SOURCE EXTRACT:

■ ■ ■ ■ ■ ■ ■

[LINK] It's Not All About You: What P... (theatlantic.com)
swilson at lockstep.com.au
Fri Mar 16 15:36:50 EST 2012
It's very common for people to seek to treat privacy from fresh angles,
like power asymmetries or information ownership. There have long been
different philisophical frames for examining the issue. What I
personally like about OECD style Information Privacy principles is that
they decouple us from philosphical minefields, or potentially emotive
questions like 'absolute' human rights (and they're biased in a consumer
rights kind of way towards individuals not business and government).
When I see alternative framescome upfor examining privacy -- or when
someone insists that "what privacy is REALLY all about is ..." -- then I
try to look for the writer's motivation:
- Are they American and trying (often in good faith) to get around the
constitutional free speech arguments that seem to give businesses
inordinate power to exploit PI once they have it.
- Are they interested in gauging harm, in way that the effectiveness of
Mandatory Breach Legislation is often categorised according to whether
the trigger is harm occurring.
- Are they trying to stake out new ground, perhaps as an academic or
public intellectual? Not that there's anythinmg wrong with that. But in
Australia we don't need new paradigms so much as better enforcement of
the paradigm we've got.
- Have they not even read Privacy Law? Because what privacy is "really"
all about in Australia is technically really pretty straightforward. But
Lockstep Consulting provides independent specialist advice and analysis
on digital identity and privacy.Lockstep Technologies develops unique
new smart ID solutions that enhance privacy and prevent identity theft.
On 16/03/2012 3:01 PM, Roger Clarke wrote:
> At 13:49 +1100 16/3/12, Dr Bob Jansen wrote:
>> It's Not All About You: What Privacy Advocates Don't Get About Data
>> Tracking on the Web
> The first half of the title is fair enough, and the text below says
> it well (although it's hardly new news).
> But I'm not sure what justification Furnas has for accusing "privacy
> advocates" of not knowing how behavioural targeting works, and why
> it's a problem.
> I don't agree with his conclusion that "our critiques of ad tracking
> (and the fundamental asymmetries it creates) need to focus more on
> power and less on privacy". *Both* need to be focussed on, market
> power in the consumer protection context, and privacy in the human
> rights context.
> Maybe what Furnas really means is 'Consumer advocates need to wake up
> and attack behavioural targeting, and its enabler, the acquisition
> and exploitation of personal data, with as much gusto as privacy
> advocates do'.
> [So, agreed Bob, it's thought-provoking, i.e. just-annoying-enough (:-)} ]
> Nice short explanation:
> Rather than caring about what they know about me, we should care
> about what they know about us. Detailed knowledge of individuals and
> their behavior coupled with the aggregate data on human behavior now
> available at unprecedented scale grants incredible power. Knowing
> about all of us - how we behave, how our behavior has changed over
> time, under what conditions our behavior is subject to change, and
> what factors are likely to impact our decision-making under various
> conditions - provides a roadmap for designing persuasive
> technologies. For the most part, the ethical implications of
> widespread deployment of persuasive technologies remains unexamined.

■ ■ ■ ■ ■ ■ ■

Chart comprehension data:

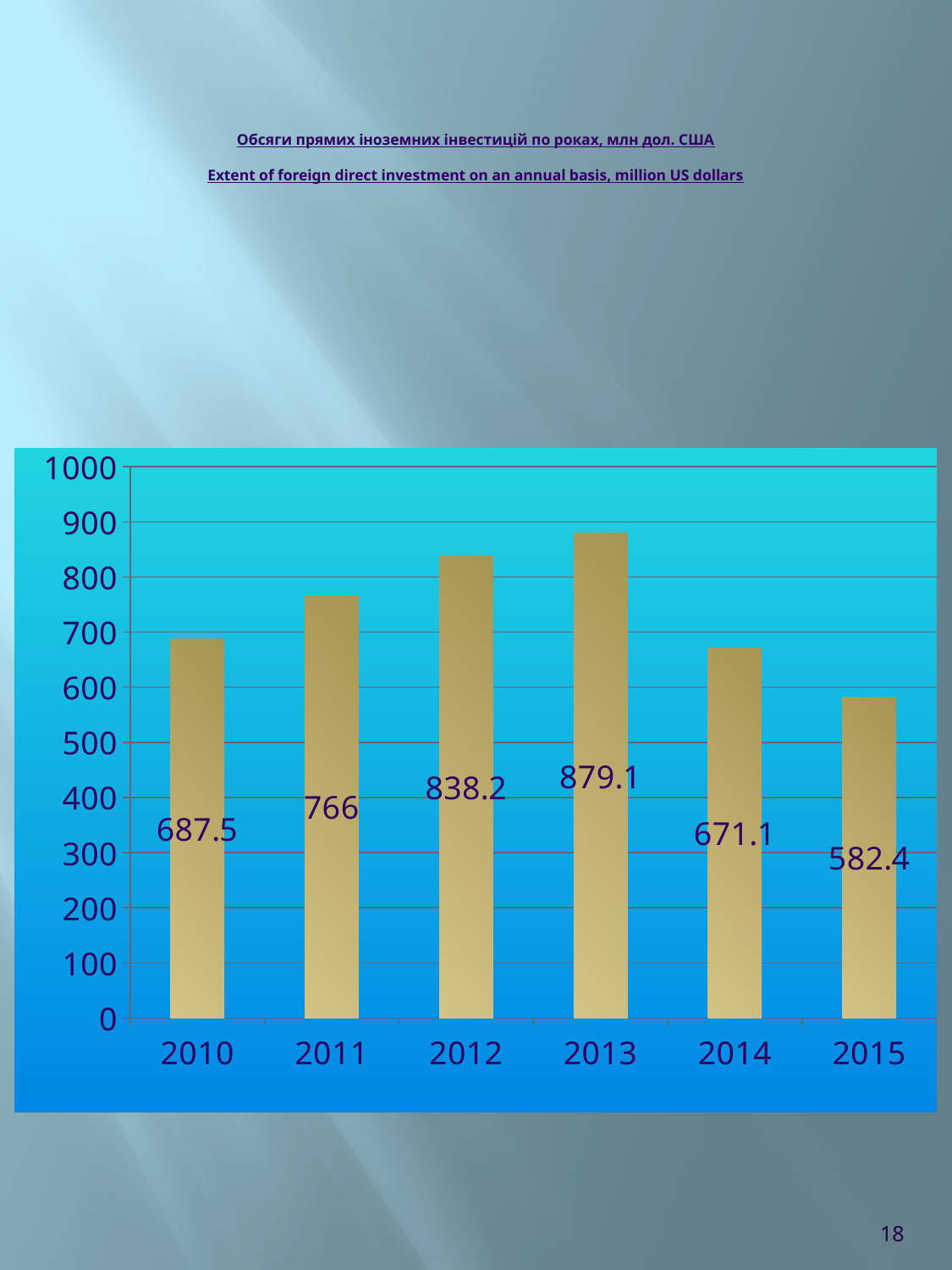
What is the difference between the values for 2011 and 2015? 183.6 Is the value for 2012 greater or less than 800? greater What is the value for 2013? 879.1 How many years are shown on the x axis? 6 Do the values rise or fall from 2013 to 2015? fall What kind of chart is shown on the slide? bar chart What is the value for 2010? 687.5 Which is larger, the value for 2010 or the value for 2014? 2010 What is the value for 2015? 582.4 What is the difference between the values for 2013 and 2012? 40.9 Which year has the highest value? 2013 Which year has the lowest value? 2015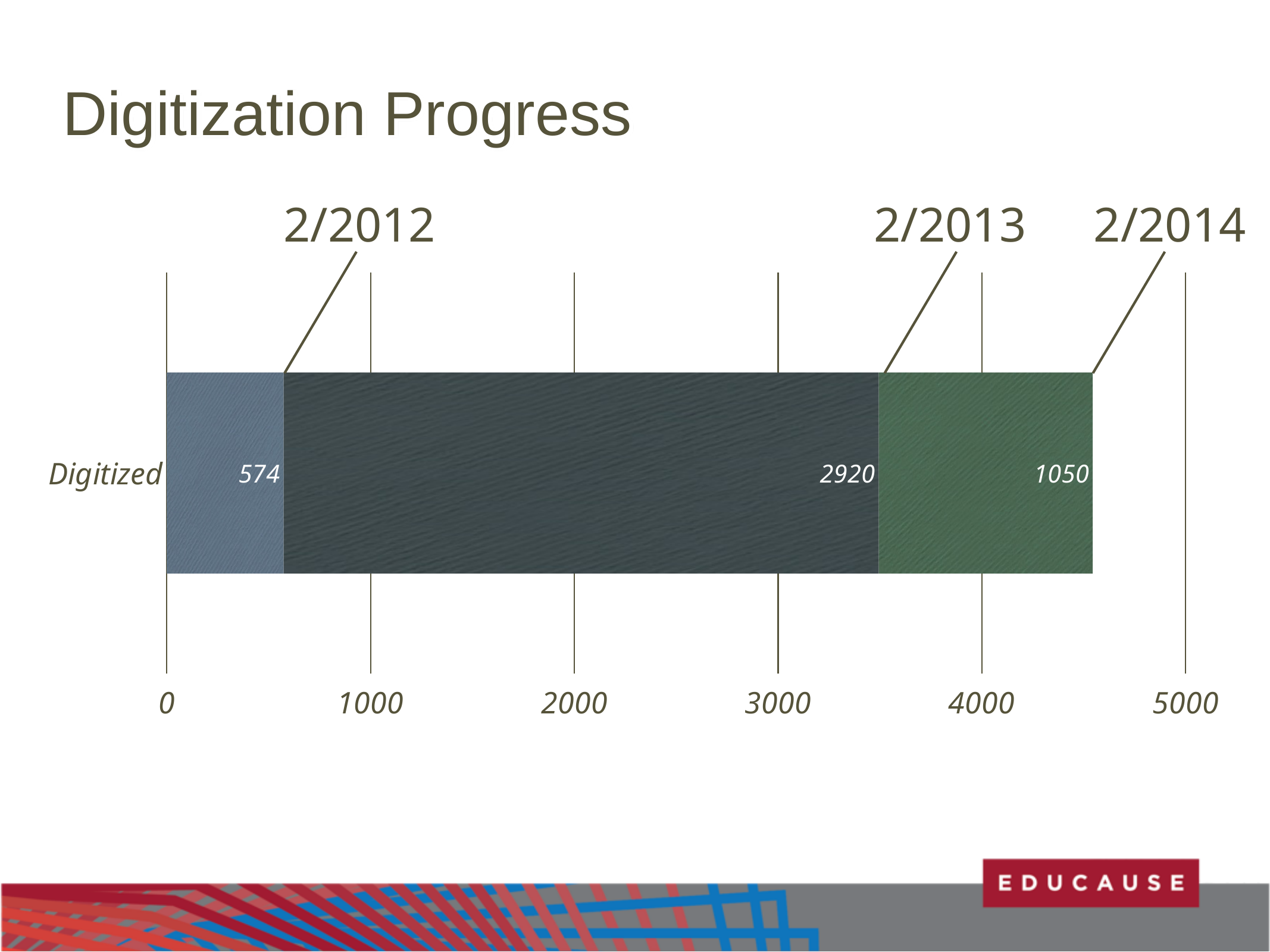
What is the difference between the 2/2013 segment and the 2/2014 segment? 1870 What is the value of the middle segment of the Digitized bar, labelled 2/2013? 2920 What is the total of the stacked Digitized bar? 4544 Which segment of the Digitized bar has the smallest value? 2/2012 What is the title of the slide containing the chart? Digitization Progress What kind of chart is shown on the slide? Stacked bar chart Is the total length of the Digitized bar greater or less than 4000? greater What is the value of the first (leftmost) segment of the Digitized bar, labelled 2/2012? 574 What is the value of the rightmost segment of the Digitized bar, labelled 2/2014? 1050 What is the difference between the 2/2014 segment and the 2/2012 segment? 476 Which segment of the Digitized bar has the largest value? 2/2013 Which is larger, the 2/2012 segment or the 2/2014 segment? 2/2014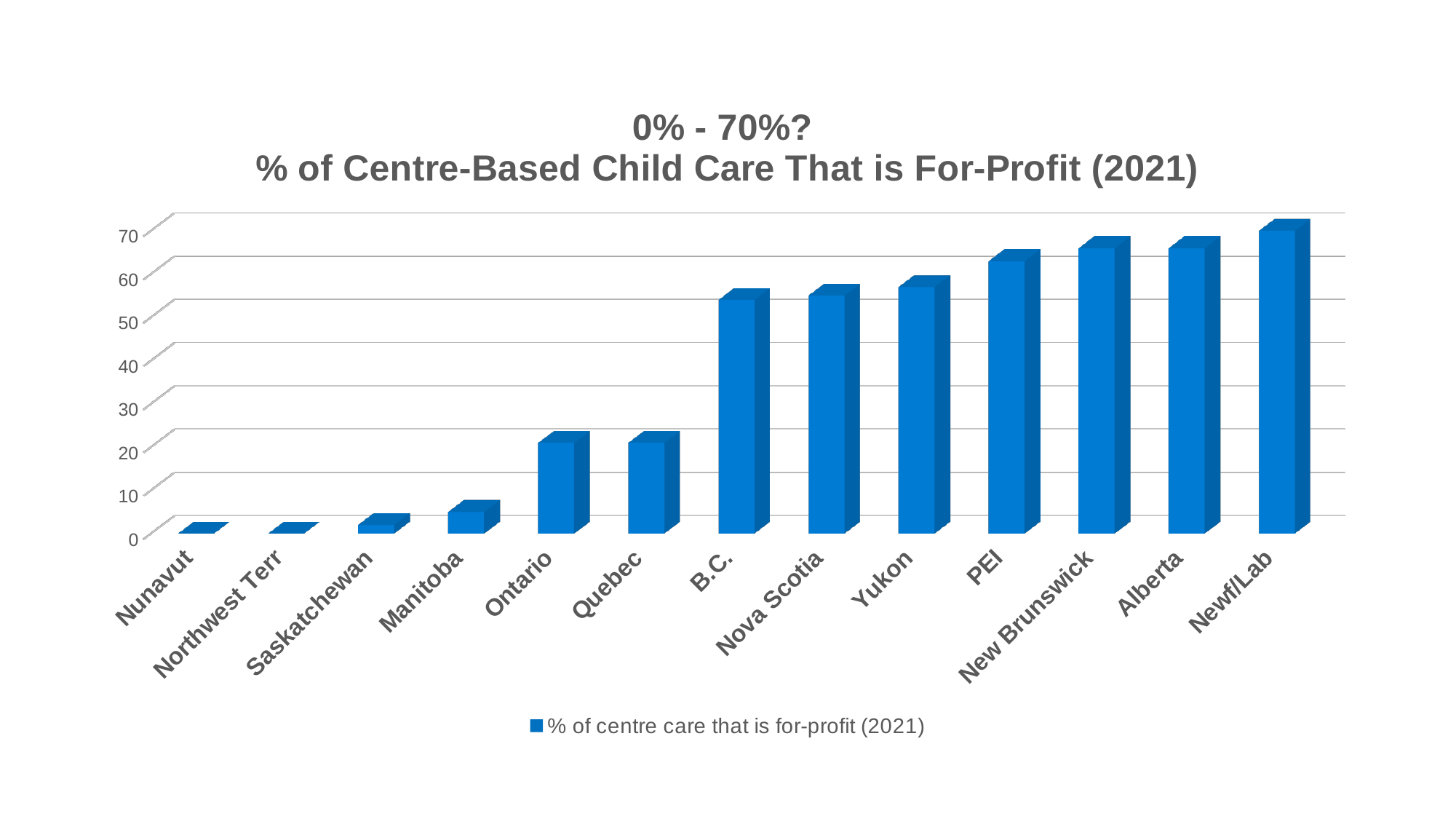
What kind of chart is shown on the slide? Bar chart Is the value for Ontario greater or less than 30? less Is the value for Nova Scotia greater or less than 40? greater Is the value for Newf/Lab greater or less than 60? greater Do the values generally rise or fall moving from left to right along the x axis? Rise Which has a higher value, Yukon or Quebec? Yukon Which province or territory has the highest percentage of centre-based child care that is for-profit? Newf/Lab How many series does the legend list? 1 How many provinces and territories are shown on the x axis of the chart? 13 Which has a higher value, Saskatchewan or PEI? PEI What is the legend entry for the series shown in the chart? % of centre care that is for-profit (2021)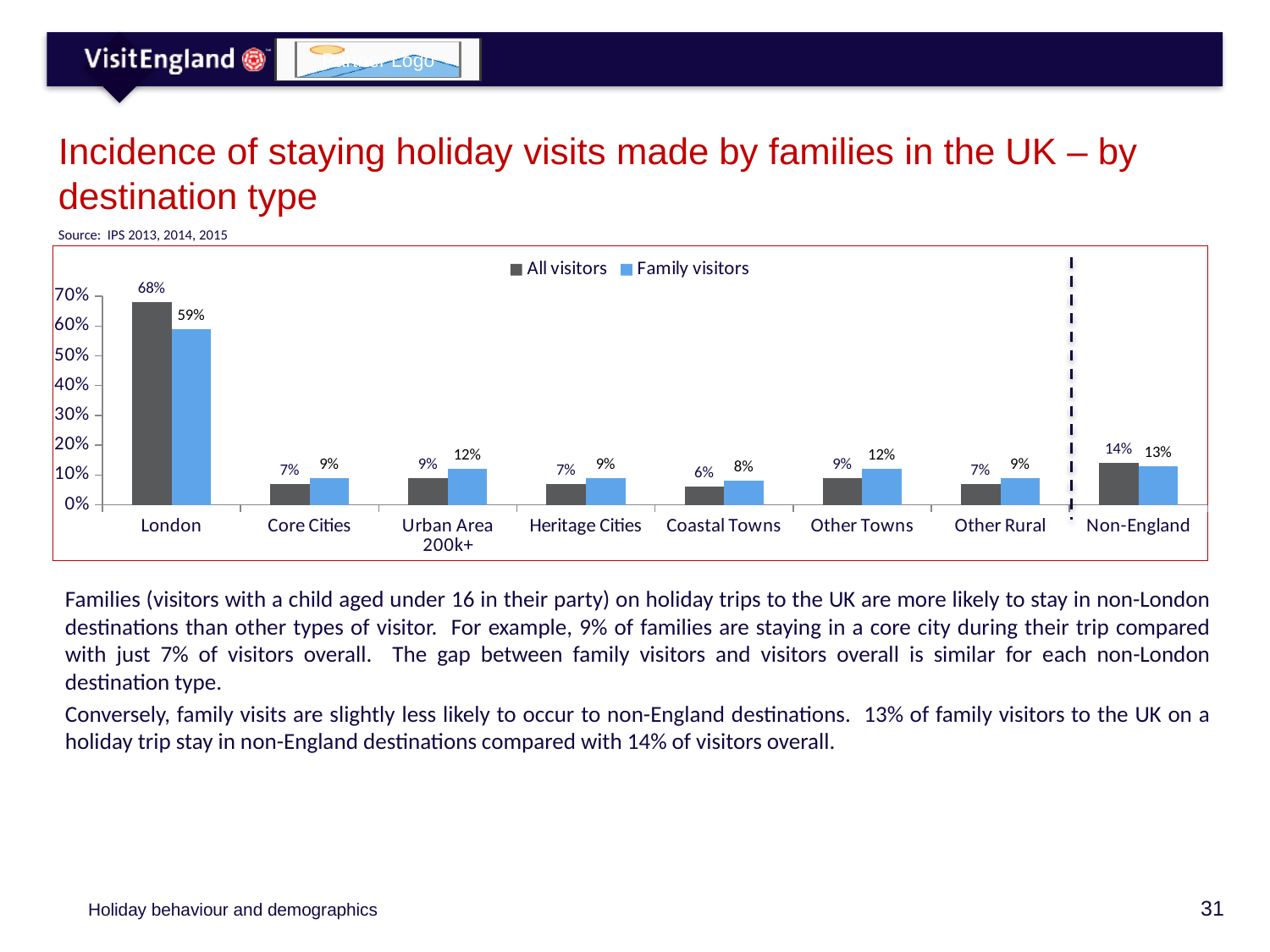
What is the value for Family visitors in Non-England? 13% What is the difference between All visitors and Family visitors in London? 9% Is the value for All visitors in London greater or less than 60%? greater What is the value for All visitors in London? 68% How many destination types are shown on the x axis? 8 Which destination type has the lowest value for All visitors? Coastal Towns What is the value for Family visitors in Coastal Towns? 8% Which is larger in Non-England: All visitors or Family visitors? All visitors How many series does the legend list? 2 What is the difference between Family visitors and All visitors in Urban Area 200k+? 3% Which destination type has the highest value for Family visitors? London What kind of chart is shown on the slide? Bar chart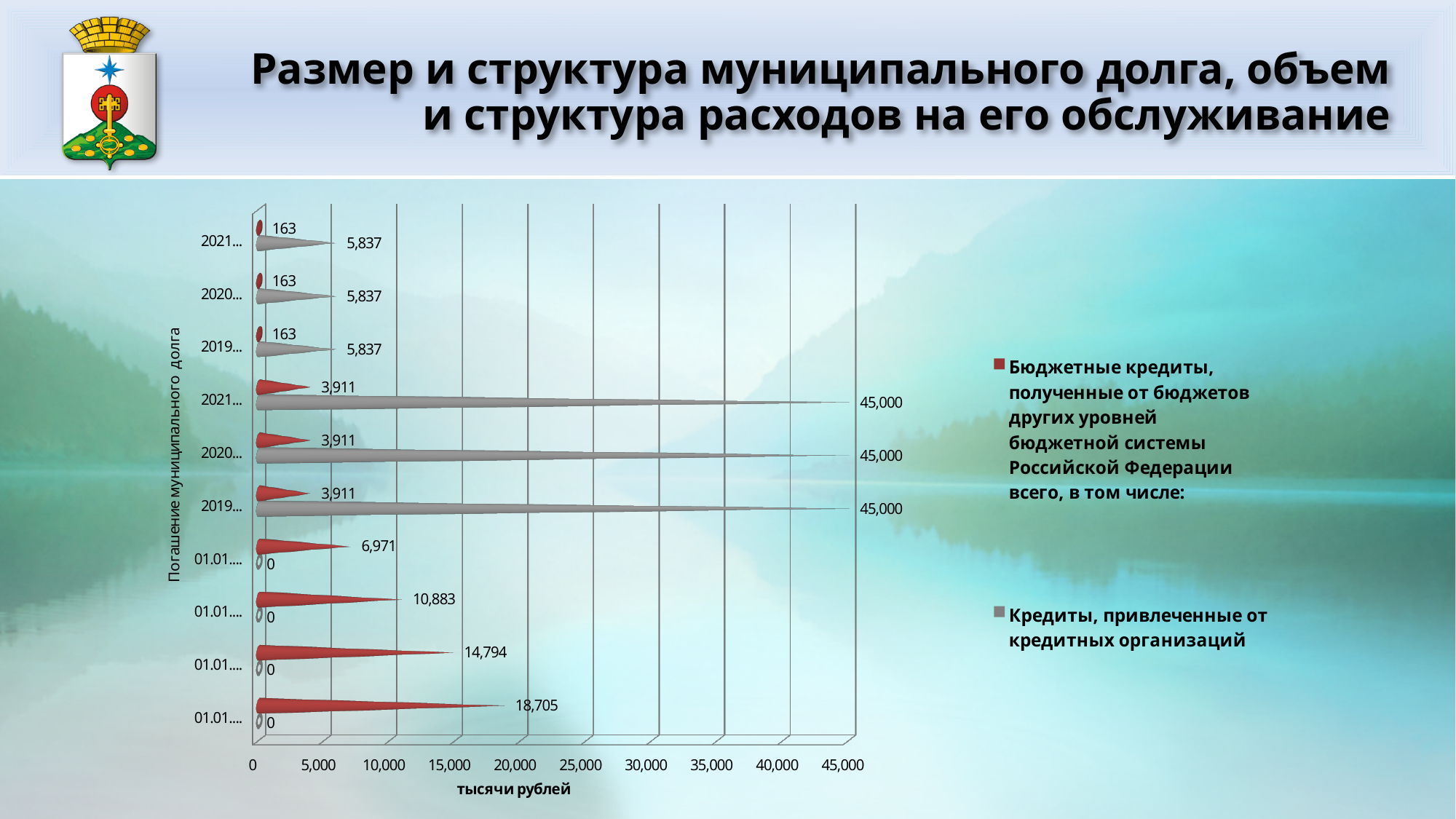
For the topmost category, which series has the larger value: the red series or the grey series? The grey series (Кредиты, привлеченные от кредитных организаций) For the topmost category, what is the difference between the grey series value and the red series value? 5,674 What is the value of the red series (Бюджетные кредиты) for the bottom category of the chart? 18,705 What is the largest value labelled anywhere on the chart? 45,000 How many series does the chart legend list? 2 What is the difference between the red series values of the bottom category and the category directly above it? 3,911 What kind of chart is shown on the slide? Bar chart What is the value of the grey series (Кредиты, привлеченные от кредитных организаций) for the topmost category of the chart? 5,837 How many categories are plotted on the vertical axis of the chart? 10 What unit label is shown under the horizontal axis of the chart? тысячи рублей What is the value of the grey series (Кредиты, привлеченные от кредитных организаций) for the bottom category of the chart? 0 Reading the bottom four categories from bottom to top, do the red series values rise or fall? Fall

■ ■ ■ ■ ■ ■ ■

ASSIGNED TASK 1:
Answer the following about the privacy discussion:
(a) Which principles does the writer say decouple us from philosophical minefields?
(b) In Australia, what is needed more than new paradigms?
(c) In which context should market power be focused on, and in which context privacy?
ASSIGNED TASK 2:
Extend the privacy discussion, picking up after its final sentence.
The material has no connection to the privacy discussion.

RESULT 1:
(a) OECD style Information Privacy principles.
(b) Better enforcement of the paradigm already in place.
(c) Market power in the consumer protection context, and privacy in the human rights context.

RESULT 2:
> Using all of the trace data we leave in our digital wakes to target
> ads is known as "behavioral advertising." This is what target was
> doing to identify pregnant women, and what Amazon does with every
> user and every purchase. But behavioral advertisers do more than just
> use your past behavior to guess what you want. Their goal is actually
> to alter user behavior. Companies use extensive knowledge gleaned
> from innumerable micro-experiments and massive user behavior data
> over time to design their systems to elicit the monetizable behavior
> that their business models demand. At levels as granular as Google
> testing click-through rates on 41 different shades of blue,
> data-driven companies have learned how to channel your attention,
> initiate behavior, and keep you coming back.
> ... this is just an update to the longstanding discussion in business
> ethics circles over the implications of persuasive advertising.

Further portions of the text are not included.